Regressámos sãos e salvos da maior aventura das nossas vidas. Há cinco meses, a Maria e eu largámos tudo para fazer uma viagem pela América do Sul com os nossos filhos, a Luísa de quatro anos (agora cinco) e o Manel de dois.

Em 140 dias, visitámos 40 cidades de oito países. Apanhámos 16 voos, fizemos mais de 12.000 quilómetros de autocarro e andámos ocasionalmente de barco e de comboio. Experimentámos 32 hotéis, dormimos em 11 casas de famílias amigas e passámos nove noites em trânsito, no autocarro.
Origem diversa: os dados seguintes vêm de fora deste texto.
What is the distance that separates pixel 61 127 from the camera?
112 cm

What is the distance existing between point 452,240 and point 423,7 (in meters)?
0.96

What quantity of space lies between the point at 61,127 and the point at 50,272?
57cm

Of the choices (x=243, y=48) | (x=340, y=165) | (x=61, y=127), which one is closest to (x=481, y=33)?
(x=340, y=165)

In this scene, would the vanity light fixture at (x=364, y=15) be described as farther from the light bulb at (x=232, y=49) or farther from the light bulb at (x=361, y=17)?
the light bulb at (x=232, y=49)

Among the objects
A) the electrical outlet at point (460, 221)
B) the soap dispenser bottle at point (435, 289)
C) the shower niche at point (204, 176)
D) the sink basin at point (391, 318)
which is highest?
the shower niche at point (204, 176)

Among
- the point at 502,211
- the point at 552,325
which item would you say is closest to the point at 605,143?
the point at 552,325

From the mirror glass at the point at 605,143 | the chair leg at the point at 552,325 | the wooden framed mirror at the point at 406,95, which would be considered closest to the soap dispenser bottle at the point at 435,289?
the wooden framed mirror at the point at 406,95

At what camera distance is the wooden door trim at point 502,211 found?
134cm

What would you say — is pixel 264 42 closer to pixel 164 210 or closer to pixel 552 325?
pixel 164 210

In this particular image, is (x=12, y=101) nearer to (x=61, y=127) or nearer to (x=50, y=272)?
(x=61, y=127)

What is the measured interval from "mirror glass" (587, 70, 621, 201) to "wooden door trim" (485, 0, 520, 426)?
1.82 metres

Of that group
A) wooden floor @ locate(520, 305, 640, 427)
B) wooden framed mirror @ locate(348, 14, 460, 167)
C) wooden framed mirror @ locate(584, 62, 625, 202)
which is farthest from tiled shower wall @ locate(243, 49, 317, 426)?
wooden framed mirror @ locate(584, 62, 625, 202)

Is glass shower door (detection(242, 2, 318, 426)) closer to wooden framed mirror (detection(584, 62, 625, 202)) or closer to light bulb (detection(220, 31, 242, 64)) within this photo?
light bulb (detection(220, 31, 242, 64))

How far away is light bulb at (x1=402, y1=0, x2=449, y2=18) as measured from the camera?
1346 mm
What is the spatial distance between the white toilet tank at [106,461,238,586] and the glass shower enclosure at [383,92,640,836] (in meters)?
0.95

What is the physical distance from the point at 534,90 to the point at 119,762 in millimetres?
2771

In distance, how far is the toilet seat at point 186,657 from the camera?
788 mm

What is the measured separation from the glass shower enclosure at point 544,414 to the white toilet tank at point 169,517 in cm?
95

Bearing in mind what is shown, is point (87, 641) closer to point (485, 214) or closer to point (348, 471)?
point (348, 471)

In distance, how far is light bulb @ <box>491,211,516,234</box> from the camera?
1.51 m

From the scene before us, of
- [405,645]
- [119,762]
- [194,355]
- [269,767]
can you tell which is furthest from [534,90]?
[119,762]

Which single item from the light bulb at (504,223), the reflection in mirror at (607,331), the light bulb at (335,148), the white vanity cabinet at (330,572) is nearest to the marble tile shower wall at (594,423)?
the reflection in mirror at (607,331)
Tomámos banho nas águas quentes do Caribe e do Rio de Janeiro, tiritámos a -17ºC no deserto de Atacama e brincámos na neve em Bariloche. Estivemos ao pé de lamas, baleias e pinguins, vibrámos com a vista sobre Machu Picchu ou as Cataratas do Iguaçu, mas no top das memórias ficaram-nos as experiências humanas, como ouvir a história do resgate dos mineiros chilenos na primeira pessoa ou passar uma semana de sonho com grandes amigos na Colômbia.
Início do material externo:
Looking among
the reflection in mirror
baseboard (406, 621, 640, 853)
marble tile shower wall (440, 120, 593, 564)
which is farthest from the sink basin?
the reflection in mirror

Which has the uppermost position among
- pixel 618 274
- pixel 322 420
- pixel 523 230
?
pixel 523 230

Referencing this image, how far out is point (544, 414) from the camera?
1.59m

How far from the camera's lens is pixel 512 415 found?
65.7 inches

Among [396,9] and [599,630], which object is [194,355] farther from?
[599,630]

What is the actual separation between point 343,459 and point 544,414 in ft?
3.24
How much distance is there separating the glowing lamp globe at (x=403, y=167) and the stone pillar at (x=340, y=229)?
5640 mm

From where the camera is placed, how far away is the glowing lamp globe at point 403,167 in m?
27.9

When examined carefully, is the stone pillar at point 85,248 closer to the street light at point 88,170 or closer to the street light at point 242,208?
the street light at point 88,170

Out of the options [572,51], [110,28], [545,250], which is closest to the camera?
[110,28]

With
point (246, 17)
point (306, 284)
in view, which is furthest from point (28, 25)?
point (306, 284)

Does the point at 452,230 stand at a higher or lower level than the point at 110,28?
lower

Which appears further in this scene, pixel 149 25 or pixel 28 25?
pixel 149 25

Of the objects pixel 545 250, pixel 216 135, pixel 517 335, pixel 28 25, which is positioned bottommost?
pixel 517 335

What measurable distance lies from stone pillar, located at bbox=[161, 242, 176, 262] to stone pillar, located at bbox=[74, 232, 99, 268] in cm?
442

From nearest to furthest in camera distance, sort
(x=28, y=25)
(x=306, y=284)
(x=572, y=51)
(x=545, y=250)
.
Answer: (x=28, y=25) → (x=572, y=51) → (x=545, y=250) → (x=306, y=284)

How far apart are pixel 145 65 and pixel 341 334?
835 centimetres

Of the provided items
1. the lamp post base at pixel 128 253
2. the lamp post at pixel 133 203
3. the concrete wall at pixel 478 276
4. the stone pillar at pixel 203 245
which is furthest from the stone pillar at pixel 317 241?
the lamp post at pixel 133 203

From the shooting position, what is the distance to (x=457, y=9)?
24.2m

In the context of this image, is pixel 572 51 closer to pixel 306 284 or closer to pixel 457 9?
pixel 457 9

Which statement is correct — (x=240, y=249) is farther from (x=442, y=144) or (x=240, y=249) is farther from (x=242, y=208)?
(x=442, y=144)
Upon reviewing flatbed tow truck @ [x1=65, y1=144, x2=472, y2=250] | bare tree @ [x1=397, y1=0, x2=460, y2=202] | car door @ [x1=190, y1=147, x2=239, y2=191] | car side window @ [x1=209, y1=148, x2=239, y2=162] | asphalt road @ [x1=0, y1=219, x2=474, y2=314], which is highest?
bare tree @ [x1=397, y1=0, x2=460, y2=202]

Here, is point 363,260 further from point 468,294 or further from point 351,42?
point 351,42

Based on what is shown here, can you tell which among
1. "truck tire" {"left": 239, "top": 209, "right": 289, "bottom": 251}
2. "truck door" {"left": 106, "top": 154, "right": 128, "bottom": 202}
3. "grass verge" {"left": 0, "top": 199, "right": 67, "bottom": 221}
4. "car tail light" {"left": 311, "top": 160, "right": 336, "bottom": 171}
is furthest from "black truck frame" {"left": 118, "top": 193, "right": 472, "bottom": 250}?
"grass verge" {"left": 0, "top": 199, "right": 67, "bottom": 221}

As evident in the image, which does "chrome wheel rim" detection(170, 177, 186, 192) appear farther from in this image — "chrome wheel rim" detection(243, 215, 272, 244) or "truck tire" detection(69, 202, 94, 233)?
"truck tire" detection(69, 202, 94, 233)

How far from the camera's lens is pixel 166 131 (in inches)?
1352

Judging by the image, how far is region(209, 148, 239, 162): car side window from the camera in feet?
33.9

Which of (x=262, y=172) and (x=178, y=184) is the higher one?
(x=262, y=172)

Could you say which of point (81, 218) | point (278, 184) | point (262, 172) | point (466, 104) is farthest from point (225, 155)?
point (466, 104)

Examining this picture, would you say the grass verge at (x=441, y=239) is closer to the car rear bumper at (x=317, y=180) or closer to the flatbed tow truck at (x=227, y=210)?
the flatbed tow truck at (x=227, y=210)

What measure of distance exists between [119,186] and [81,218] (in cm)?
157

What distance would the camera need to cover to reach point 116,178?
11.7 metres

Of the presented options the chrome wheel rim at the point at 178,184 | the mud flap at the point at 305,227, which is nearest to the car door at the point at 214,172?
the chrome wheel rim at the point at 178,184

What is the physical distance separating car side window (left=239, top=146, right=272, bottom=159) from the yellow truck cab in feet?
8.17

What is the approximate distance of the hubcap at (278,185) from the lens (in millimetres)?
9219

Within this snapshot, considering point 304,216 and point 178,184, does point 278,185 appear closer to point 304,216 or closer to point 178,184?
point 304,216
Certamente que haverá frutos que só vamos perceber daqui a anos e é impossível avaliar o que fica para os miúdos de uma experiência destas, a um nível mais profundo do que os lugares de que se vão ou não lembrar no futuro. A lista que se segue reúne algumas coisas que fomos aprendendo ao longo da viagem, e que esperamos que animem mais famílias a pegar na mochila e ir.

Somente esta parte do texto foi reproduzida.